EXERCISE DETAILS ->
Rewrite every entry with each occurrence of "camera" replaced by "viewpoint", keeping everything else the same.

SOURCE DATA ->
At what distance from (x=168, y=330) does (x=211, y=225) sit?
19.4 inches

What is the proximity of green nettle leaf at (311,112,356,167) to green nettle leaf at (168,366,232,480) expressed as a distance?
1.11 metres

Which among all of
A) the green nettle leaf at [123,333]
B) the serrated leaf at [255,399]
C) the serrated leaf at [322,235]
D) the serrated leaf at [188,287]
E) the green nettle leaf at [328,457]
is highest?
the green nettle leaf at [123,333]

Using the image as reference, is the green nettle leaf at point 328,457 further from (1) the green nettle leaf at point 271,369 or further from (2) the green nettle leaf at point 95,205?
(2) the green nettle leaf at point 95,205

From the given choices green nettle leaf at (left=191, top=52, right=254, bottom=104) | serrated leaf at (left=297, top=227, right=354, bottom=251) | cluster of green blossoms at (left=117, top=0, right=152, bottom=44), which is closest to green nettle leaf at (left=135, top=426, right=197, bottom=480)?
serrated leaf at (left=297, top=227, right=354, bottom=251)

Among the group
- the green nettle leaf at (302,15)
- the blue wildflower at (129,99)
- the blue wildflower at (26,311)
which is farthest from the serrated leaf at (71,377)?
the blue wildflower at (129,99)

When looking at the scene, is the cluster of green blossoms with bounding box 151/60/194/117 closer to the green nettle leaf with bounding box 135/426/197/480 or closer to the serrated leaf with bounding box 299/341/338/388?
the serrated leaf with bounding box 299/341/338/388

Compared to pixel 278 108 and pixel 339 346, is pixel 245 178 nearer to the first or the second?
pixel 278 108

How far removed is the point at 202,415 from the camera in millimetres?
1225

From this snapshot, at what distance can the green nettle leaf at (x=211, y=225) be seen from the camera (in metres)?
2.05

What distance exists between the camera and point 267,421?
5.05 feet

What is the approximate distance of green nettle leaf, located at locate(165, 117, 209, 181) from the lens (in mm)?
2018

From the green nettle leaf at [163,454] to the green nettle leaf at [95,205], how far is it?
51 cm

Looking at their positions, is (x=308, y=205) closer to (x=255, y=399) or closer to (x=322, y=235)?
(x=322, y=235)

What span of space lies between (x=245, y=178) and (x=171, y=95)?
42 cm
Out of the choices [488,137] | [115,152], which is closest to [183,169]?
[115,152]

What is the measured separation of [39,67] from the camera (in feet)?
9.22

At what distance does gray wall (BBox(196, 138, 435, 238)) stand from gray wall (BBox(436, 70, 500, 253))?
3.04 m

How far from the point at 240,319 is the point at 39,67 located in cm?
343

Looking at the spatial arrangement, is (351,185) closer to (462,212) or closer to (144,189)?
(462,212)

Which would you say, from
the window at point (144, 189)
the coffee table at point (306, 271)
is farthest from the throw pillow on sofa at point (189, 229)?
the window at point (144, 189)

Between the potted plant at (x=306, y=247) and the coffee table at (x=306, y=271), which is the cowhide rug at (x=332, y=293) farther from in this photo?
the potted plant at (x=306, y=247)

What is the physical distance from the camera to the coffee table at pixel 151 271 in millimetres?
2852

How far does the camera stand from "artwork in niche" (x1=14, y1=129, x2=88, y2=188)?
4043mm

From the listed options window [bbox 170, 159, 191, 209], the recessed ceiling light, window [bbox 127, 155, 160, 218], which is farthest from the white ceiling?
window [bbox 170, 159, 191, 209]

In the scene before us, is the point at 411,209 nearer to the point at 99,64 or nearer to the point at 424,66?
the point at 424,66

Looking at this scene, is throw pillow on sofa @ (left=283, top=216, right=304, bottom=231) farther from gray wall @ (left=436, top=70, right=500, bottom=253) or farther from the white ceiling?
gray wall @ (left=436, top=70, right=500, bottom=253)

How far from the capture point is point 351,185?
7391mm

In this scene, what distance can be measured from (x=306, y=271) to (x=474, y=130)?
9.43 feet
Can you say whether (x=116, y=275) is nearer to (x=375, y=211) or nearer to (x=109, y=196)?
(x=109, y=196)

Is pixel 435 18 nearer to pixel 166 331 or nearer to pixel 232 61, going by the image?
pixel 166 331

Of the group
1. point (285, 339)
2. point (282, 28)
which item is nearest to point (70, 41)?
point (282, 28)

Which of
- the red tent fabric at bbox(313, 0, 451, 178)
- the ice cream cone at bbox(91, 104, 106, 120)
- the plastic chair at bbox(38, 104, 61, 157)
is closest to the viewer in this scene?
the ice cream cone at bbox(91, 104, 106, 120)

FINISHED ANSWER ->
At what distance from (x=168, y=330) does (x=211, y=225) sit?
19.4 inches

What is the proximity of green nettle leaf at (311,112,356,167) to green nettle leaf at (168,366,232,480) expressed as a distance?
1.11 metres

Which among all of
A) the green nettle leaf at [123,333]
B) the serrated leaf at [255,399]
C) the serrated leaf at [322,235]
D) the serrated leaf at [188,287]
E) the green nettle leaf at [328,457]
is highest?
the green nettle leaf at [123,333]

Using the image as reference, is the green nettle leaf at point 328,457 further from (1) the green nettle leaf at point 271,369 or further from (2) the green nettle leaf at point 95,205?
(2) the green nettle leaf at point 95,205

From the given choices green nettle leaf at (left=191, top=52, right=254, bottom=104) | serrated leaf at (left=297, top=227, right=354, bottom=251) | cluster of green blossoms at (left=117, top=0, right=152, bottom=44), which is closest to green nettle leaf at (left=135, top=426, right=197, bottom=480)?
serrated leaf at (left=297, top=227, right=354, bottom=251)

Among the group
- the green nettle leaf at (302,15)
- the blue wildflower at (129,99)
- the blue wildflower at (26,311)
which is farthest from the serrated leaf at (71,377)?
the blue wildflower at (129,99)

When looking at the scene, is the cluster of green blossoms with bounding box 151/60/194/117 closer to the green nettle leaf with bounding box 135/426/197/480 or closer to the serrated leaf with bounding box 299/341/338/388?
the serrated leaf with bounding box 299/341/338/388

Compared to pixel 278 108 and pixel 339 346, is pixel 245 178 nearer to the first or the second?
pixel 278 108

How far removed is the point at 202,415 from the viewpoint in millimetres?
1225

From this snapshot, at what distance can the green nettle leaf at (x=211, y=225) be seen from the viewpoint (in metres)?
2.05

What distance exists between the viewpoint and point 267,421?
5.05 feet

What is the approximate distance of green nettle leaf, located at locate(165, 117, 209, 181) from the lens (in mm)?
2018

From the green nettle leaf at [163,454] to the green nettle leaf at [95,205], how far is it?
51 cm

Looking at their positions, is (x=308, y=205) closer to (x=255, y=399) or closer to (x=322, y=235)?
(x=322, y=235)

What span of space lies between (x=245, y=178) and (x=171, y=95)?
42 cm
Out of the choices [488,137] | [115,152], which is closest to [183,169]?
[115,152]

What is the measured separation of [39,67] from the viewpoint (in feet)?
9.22

At what distance does gray wall (BBox(196, 138, 435, 238)) stand from gray wall (BBox(436, 70, 500, 253))?
3.04 m

How far from the point at 240,319 is the point at 39,67 located in cm?
343

Looking at the spatial arrangement, is (351,185) closer to (462,212) or closer to (144,189)?
(462,212)

Which would you say, from
the window at point (144, 189)
the coffee table at point (306, 271)
is farthest from the throw pillow on sofa at point (189, 229)?
the window at point (144, 189)

Between the potted plant at (x=306, y=247) and the coffee table at (x=306, y=271), which is the cowhide rug at (x=332, y=293) farther from in this photo?
the potted plant at (x=306, y=247)

What is the physical distance from the viewpoint to the coffee table at pixel 151 271 in millimetres?
2852

How far does the viewpoint stand from "artwork in niche" (x1=14, y1=129, x2=88, y2=188)?
4043mm

From the listed options window [bbox 170, 159, 191, 209], the recessed ceiling light, window [bbox 127, 155, 160, 218], which is farthest from the white ceiling?
window [bbox 170, 159, 191, 209]

In the scene before us, is the point at 411,209 nearer to the point at 99,64 or nearer to the point at 424,66?
the point at 424,66

Looking at this scene, is throw pillow on sofa @ (left=283, top=216, right=304, bottom=231) farther from gray wall @ (left=436, top=70, right=500, bottom=253) or farther from the white ceiling?
gray wall @ (left=436, top=70, right=500, bottom=253)

How far from the capture point is point 351,185?
7391mm

In this scene, what distance can be measured from (x=306, y=271) to (x=474, y=130)?
9.43 feet
Can you say whether (x=116, y=275) is nearer to (x=375, y=211) or nearer to (x=109, y=196)?
(x=109, y=196)

Is pixel 435 18 nearer to pixel 166 331 or nearer to pixel 232 61, going by the image?
pixel 166 331

Of the group
1. point (285, 339)
2. point (282, 28)
which item is nearest to point (70, 41)?
point (282, 28)

Which of
- the red tent fabric at bbox(313, 0, 451, 178)
- the ice cream cone at bbox(91, 104, 106, 120)
- the plastic chair at bbox(38, 104, 61, 157)
is closest to the viewer in this scene?
the ice cream cone at bbox(91, 104, 106, 120)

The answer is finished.